Alıştırma metni:
EDEBİYATIMIZDA AŞK
Şiir ve zamanın yanında tanımı olmayan kavramların başında aşk gelir.
Biz aşkı, bu yazı ile tanım sıkıntısından kurtaracak değiliz elbet,
Divan Edebiyatı’ndan itibaren kısaca irdelemeye çalışacağız.
Aşksız bir yaşam düşünemeyen insanlık; insan olmanın farklılığını ispatlamanın bir yöntemi olarak sanatı oluşturmuştur. İşte sanatların sanatı denen;
Şiir üzerinden aşkı irdelemeye çalışacağız, hemen şunu belirteli, son dönem şiiri hariç, hemen tüm şiirlerimizde; erkek aşık mevkiinde, kadın ise maşuk makamında yer alır.
Bu işlenişe göre dört çeşit aşktan söz edebiliriz.

Görevler ve alıştırmalar:
**1.** Edebiyatımızdaki aşk üzerine olan metne göre şu soruları cevaplayın:
(a) Şiir ve zamanın yanında tanımı olmayan kavramların başında ne gelir?
(b) Aşk, hangi edebiyattan itibaren kısaca irdelenecektir?
(c) Anlatılan işlenişe göre kaç çeşit aşktan söz edilebilir?
**2.** Edebiyatımızdaki aşk üzerine olan metne göre insanlığın sanatı hangi amaçla oluşturduğunu bir iki cümleyle açıklayın.

Verilen bilgiler:
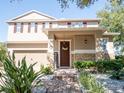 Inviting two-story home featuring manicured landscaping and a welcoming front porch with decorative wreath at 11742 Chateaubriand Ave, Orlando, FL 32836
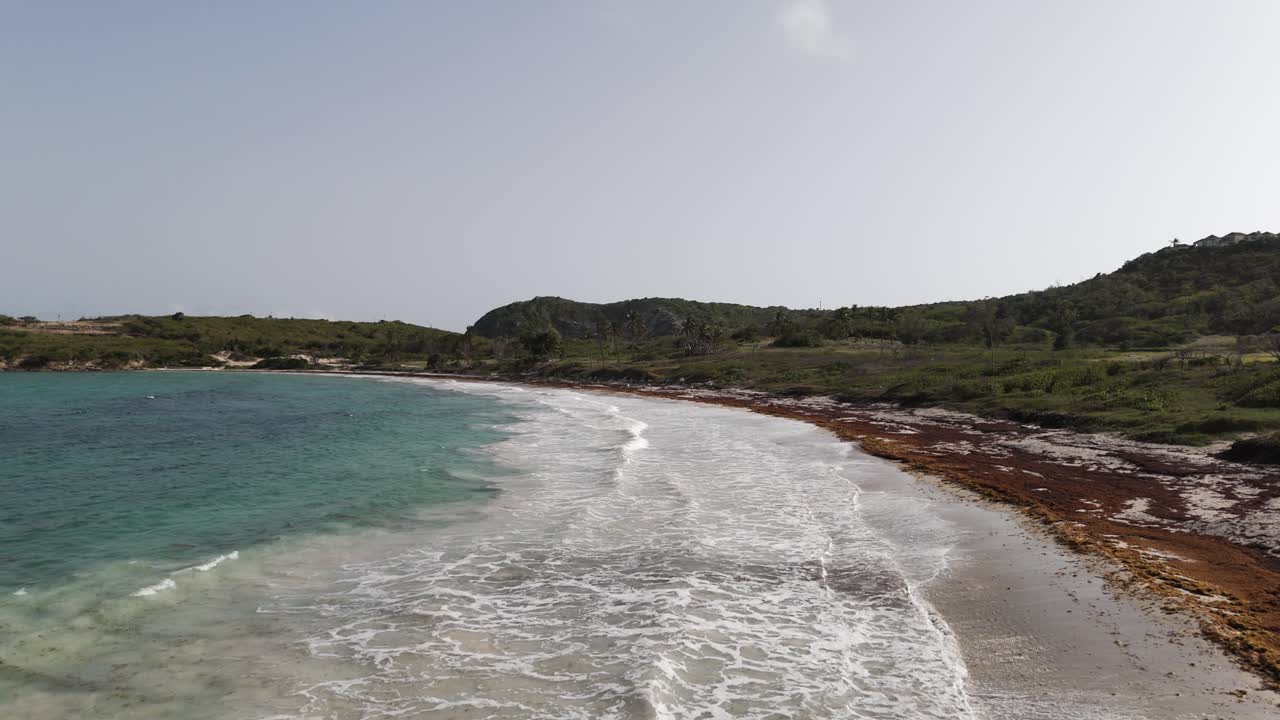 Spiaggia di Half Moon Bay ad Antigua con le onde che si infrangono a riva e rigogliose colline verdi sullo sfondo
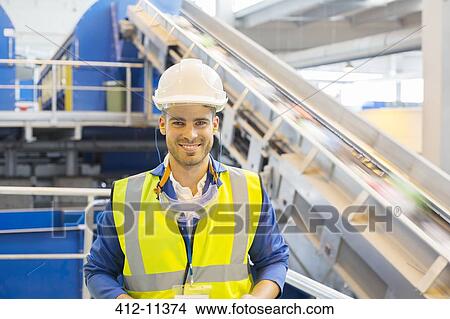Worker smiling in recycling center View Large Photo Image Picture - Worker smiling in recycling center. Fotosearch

Maddelere göre cevaplar:
**1.**
(a) Aşk.
(b) Divan Edebiyatı'ndan itibaren.
(c) Dört çeşit.

**2.** Aşksız bir yaşam düşünemeyen insanlık, sanatı insan olmanın farklılığını ispatlamanın bir yöntemi olarak oluşturmuştur.